OT: Audio nightmare in an old church

dxdy wrote on 1/6/2012, 11:45 AM
I have run into a presentation venue problem, and I would be very grateful for any advice anyone can offer.

I am almost done with a 30 minute video for the local historical society. It is an interview with four gentlemen who started collecting endangered buildings and moving them to a donated village site some 40 years ago. The sound I collected is good - it sounds fine in a living room, but it is to be presented in an old church that is an echo chamber, and the deepest voice is unintelligble.

The room is about 30' wide and 40' long, with an 18' ceiling and a small choir balcony at the back. There isn't a scrap of cloth or sound absorbing material in the place, including the hardwood pews.

Last night we did a sound check. We can understand the 2 lady interviewers, and 3 of the 4 gents pretty well. The 4th man, who is in his 90s, has a basso profundo voice, and it comes through totally muddled. Last night we didn't have the video projector, so there were no hints from lip reading.

..............................

STATED TASK 1: List every measurement of the room that the forum post about the church's sound problem gives.
STATED TASK 2: According to the forum post about the church's sound problem, how long ago did the four men begin moving endangered buildings to the donated village site?
STATED TASK 3: Resume the forum post about the church's sound problem from the point where it stops.

LISTING:
..............................

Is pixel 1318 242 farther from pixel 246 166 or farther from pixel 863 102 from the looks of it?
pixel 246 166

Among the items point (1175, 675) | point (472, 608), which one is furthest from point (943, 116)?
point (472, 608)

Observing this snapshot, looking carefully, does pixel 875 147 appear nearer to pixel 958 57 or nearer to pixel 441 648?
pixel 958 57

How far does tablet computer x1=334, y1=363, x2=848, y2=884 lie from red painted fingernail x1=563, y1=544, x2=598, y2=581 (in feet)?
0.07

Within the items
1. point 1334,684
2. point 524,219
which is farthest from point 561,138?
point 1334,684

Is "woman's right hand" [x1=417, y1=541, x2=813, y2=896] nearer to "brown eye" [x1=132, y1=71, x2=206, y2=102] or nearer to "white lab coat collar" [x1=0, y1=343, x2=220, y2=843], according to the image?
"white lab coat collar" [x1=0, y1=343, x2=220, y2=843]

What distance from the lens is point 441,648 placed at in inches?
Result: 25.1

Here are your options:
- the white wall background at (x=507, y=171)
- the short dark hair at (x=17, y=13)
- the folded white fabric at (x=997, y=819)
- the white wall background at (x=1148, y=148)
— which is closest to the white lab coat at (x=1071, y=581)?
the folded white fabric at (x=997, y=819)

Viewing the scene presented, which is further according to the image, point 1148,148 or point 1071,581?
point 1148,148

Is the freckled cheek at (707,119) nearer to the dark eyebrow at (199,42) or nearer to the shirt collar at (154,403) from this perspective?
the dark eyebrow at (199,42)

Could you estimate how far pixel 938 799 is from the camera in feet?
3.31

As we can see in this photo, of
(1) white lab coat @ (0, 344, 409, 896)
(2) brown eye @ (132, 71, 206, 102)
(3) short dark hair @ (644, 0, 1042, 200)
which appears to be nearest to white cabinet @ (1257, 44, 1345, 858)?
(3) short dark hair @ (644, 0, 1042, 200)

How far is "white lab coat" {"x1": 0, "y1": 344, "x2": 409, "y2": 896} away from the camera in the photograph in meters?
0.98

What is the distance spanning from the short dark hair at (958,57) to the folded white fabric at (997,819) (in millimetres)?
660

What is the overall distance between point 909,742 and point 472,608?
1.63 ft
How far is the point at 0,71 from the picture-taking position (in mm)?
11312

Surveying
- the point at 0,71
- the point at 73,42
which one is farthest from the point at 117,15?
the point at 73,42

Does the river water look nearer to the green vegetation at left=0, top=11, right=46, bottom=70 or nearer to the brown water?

..............................

EXPECTED OUTPUT 1:
- About 30 feet wide
- About 40 feet long
- An 18-foot ceiling

EXPECTED OUTPUT 2: Some 40 years ago.

EXPECTED OUTPUT 3:
Since there is no sound system in this 165 year old building, I took in 4 pairs of computer speakers (2.1 systems, reasonable quality). We tried one system, then two systems; we moved them around, and up onto the balcony; we tried different speakers; we turned the bass all the way down and the treble all the way up... in short everything we could think of. (I am using my AT88W wireless mic transmitters/receivers to connect to the set I put in the front of the church. While the AT88W isn't the top of the line, it doesn't appear to be contributing to the problem, from what I can hear). I played the intro music as well, and it sounded okay,

I know that some venues cannot be fixed (the Detroit Symphony's "new: marble barn built in the 50's, Ford Auditorium, was so reviled it has finally been torn down) even with baffles and bass traps and sound absorption panels, even if we could afford to put them in. I am wondering if there are some tweaks I can do to the audio to help this out. If driven to it, I will do subtitles for the critical areas, but I would rather not get into that.

Thanks in advance,

Fred

Comments

Chienworks wrote on 1/6/2012, 12:02 PM
Well, keep in mind that it will be better when the room is full of audience members and their winter coats, hats, and mittens. That may be enough to push it up over the edge of intelligibility.

When i had to run sound for a concert in a gymnasium i asked everyone involved to bring a big blanket and i bought a case of duct tape. While i was setting up equipment the other dozen people each hung a blanket on the walls. Even though we only covered maybe 3% of the surface, it was enough to cut down on secondary echoes and made a huge difference.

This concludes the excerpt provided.